Yükseköğretim bütçesi, Eğitim ve Bilim Emekçileri Sendikası tarafından incelendi. Yapılan incelemede yükseköğretim bütçesinin merkezi bütçeye ve milli gelire oranla düşüş yaşadığı kaydedilirken ihtiyacın altında bir bütçe artışının yapıldığına dikkat çekildi. Eğitim-Sen’in analizine göre üniversitelerdeki temel hizmetlerin daha da sınırlandırlandırılacağı ve buna paralel olarak da öğrencilerin daha fazla harcama yapmak zorunda kalacağı bekleniyor
Kamu kurumlarının bütçe tasarıları kamuoyuna duyurulmaya devam ederken yükseköğretim bütçesi de Eğitim ve Bilim Emekçileri Sendikası tarafından incelendi. Yapılan incelemede öne çıkan kısımlar şöyle:
Son 19 yıl içinde devlet üniversitesi sayısı 53’ten 129’a, toplam üniversite sayısı ise 76’dan 207’ye çıkmıştır. Aynı dönemde öğrenci sayısı 1,9 milyondan 8 milyona ulaşmıştır. Üniversite sayısı ve öğrenci sayısındaki hızlı artışa rağmen, yükseköğretim bütçesinin söz konusu artışı karşılayabilecek kadar arttırılmadığını görmek mümkündür. Yükseköğretim kurumlarına bütçeden ayrılan payın gerek merkezi yönetim bütçesine gerekse milli gelire (GSYH) oranının istikrarlı bir şekilde azaltılması dikkat çekicidir. Özellikle üniversite bütçelerindeki yıldan yıla yaşanan artışın tamamen personel giderleri gibi zorunlu harcamaları karşılamaya yönelik olduğu görülmektedir.

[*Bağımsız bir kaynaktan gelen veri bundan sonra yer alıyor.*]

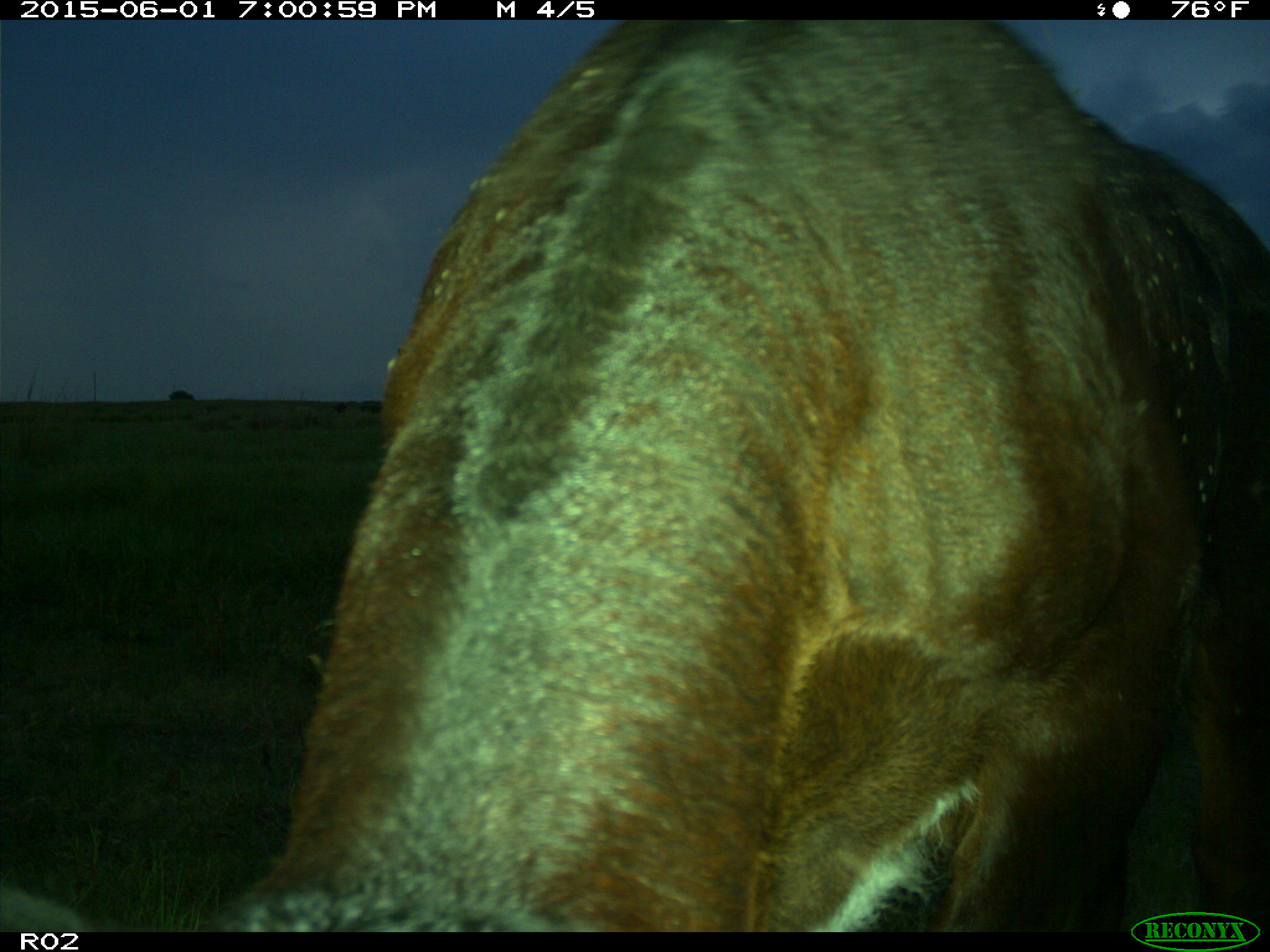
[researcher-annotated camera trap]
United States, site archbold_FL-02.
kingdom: Animalia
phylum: Chordata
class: Mammalia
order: Artiodactyla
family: Bovidae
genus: Bos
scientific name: Bos taurus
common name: domestic cow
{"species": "Bos taurus (domestic cow)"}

Hazine yardımının her geçen yıl azaltılması ve üniversitelerin kendi gelirlerini yaratmaya zorlanması yönündedir. Tek tek üniversite bütçelerine bakıldığında bu durumu görmek mümkündür. 2022 yılı için öngörülen bütçelerde, özellikle üniversitelerdeki temel hizmetlerin sınırlandırılması, dolayısıyla öğrencilerin cepten yaptığı harcamaların belirgin şekilde artması beklenmektedir.
2022 yılı yükseköğretim bütçesinin, artan üniversite ve öğrenci sayısına rağmen ihtiyaç kadar arttırılmadığı, aksine oransal olarak azaldığı görülmektedir. 2021 yılında 42 milyar lira olarak belirlenen yükseköğretim bütçesi, 2022’de 57 milyar 740 milyon liraya çıkarılmıştır. Ancak MEB bütçesinde olduğu gibi, yükseköğretim bütçesinin önemli bir bölümünü personele yapılan harcamalar oluşturmaktadır. Yükseköğretim kurumları bütçesinin yüzde 77’si zorunlu giderler arasında yer alan personel harcamalarına (personel giderleri (yüzde 67) + sosyal güvenlik kurumu devlet primi giderleri (yüzde 10)) ayrılmıştır.
Bütçe analizinin yanı sıra yapılan incelemede üniversiteler üzerindeki siyasal baskıya da değinilmektedir. 15 Temmuz sonrasında kitlesel tasfiyeler ve kadrolaşma faaliyetine dikkat çekilirken Boğaziçi Üniversitesi’ndeki son gelişmelerin siyasal baskının ne durumda olduğunun en net göstergesi olduğu belirtildi.